----- Datensätze -----
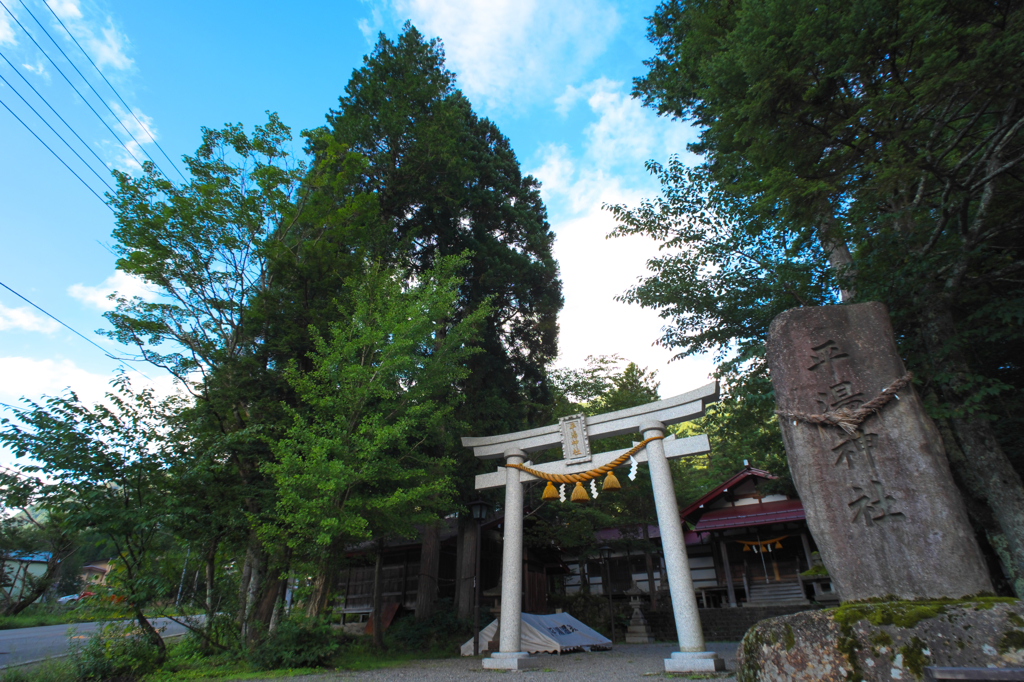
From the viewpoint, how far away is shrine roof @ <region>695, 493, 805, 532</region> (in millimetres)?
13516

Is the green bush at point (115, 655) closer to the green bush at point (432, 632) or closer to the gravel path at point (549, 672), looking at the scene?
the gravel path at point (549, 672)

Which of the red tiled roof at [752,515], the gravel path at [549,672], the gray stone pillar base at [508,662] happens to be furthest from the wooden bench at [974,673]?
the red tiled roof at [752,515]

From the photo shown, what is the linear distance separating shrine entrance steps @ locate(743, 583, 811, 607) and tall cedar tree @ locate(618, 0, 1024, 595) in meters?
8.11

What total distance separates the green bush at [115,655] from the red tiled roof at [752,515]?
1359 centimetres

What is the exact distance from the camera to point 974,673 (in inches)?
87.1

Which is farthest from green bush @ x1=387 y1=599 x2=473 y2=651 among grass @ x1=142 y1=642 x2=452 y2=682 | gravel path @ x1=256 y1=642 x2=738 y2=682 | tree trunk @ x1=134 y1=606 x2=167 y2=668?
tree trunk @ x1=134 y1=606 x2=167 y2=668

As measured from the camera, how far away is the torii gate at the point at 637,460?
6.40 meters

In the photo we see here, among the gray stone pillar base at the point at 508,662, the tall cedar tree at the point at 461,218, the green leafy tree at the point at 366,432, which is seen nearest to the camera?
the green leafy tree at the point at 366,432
-----
Aufgabenstellung: Extrahiere bitte sämtliche Textzeilen aller Datensätze oben und gib sie wortgetreu wieder. Die Bilder lässt du dabei weg.

Antwort:
From the viewpoint, how far away is shrine roof @ <region>695, 493, 805, 532</region> (in millimetres)?
13516

Is the green bush at point (115, 655) closer to the green bush at point (432, 632) or closer to the gravel path at point (549, 672), looking at the scene?
the gravel path at point (549, 672)

Which of the red tiled roof at [752,515], the gravel path at [549,672], the gray stone pillar base at [508,662] happens to be furthest from the wooden bench at [974,673]?
the red tiled roof at [752,515]

From the photo shown, what is the linear distance separating shrine entrance steps @ locate(743, 583, 811, 607) and tall cedar tree @ locate(618, 0, 1024, 595) in meters?
8.11

What total distance separates the green bush at [115,655] from the red tiled roof at [752,515]?
1359 centimetres

What is the exact distance from the camera to point 974,673 (in inches)?
87.1

Which is farthest from green bush @ x1=387 y1=599 x2=473 y2=651 among grass @ x1=142 y1=642 x2=452 y2=682 | gravel path @ x1=256 y1=642 x2=738 y2=682 | tree trunk @ x1=134 y1=606 x2=167 y2=668?
tree trunk @ x1=134 y1=606 x2=167 y2=668

As measured from the camera, how far away is the torii gate at the point at 637,460?
6.40 meters

In the photo we see here, among the gray stone pillar base at the point at 508,662, the tall cedar tree at the point at 461,218, the green leafy tree at the point at 366,432, which is seen nearest to the camera?
the green leafy tree at the point at 366,432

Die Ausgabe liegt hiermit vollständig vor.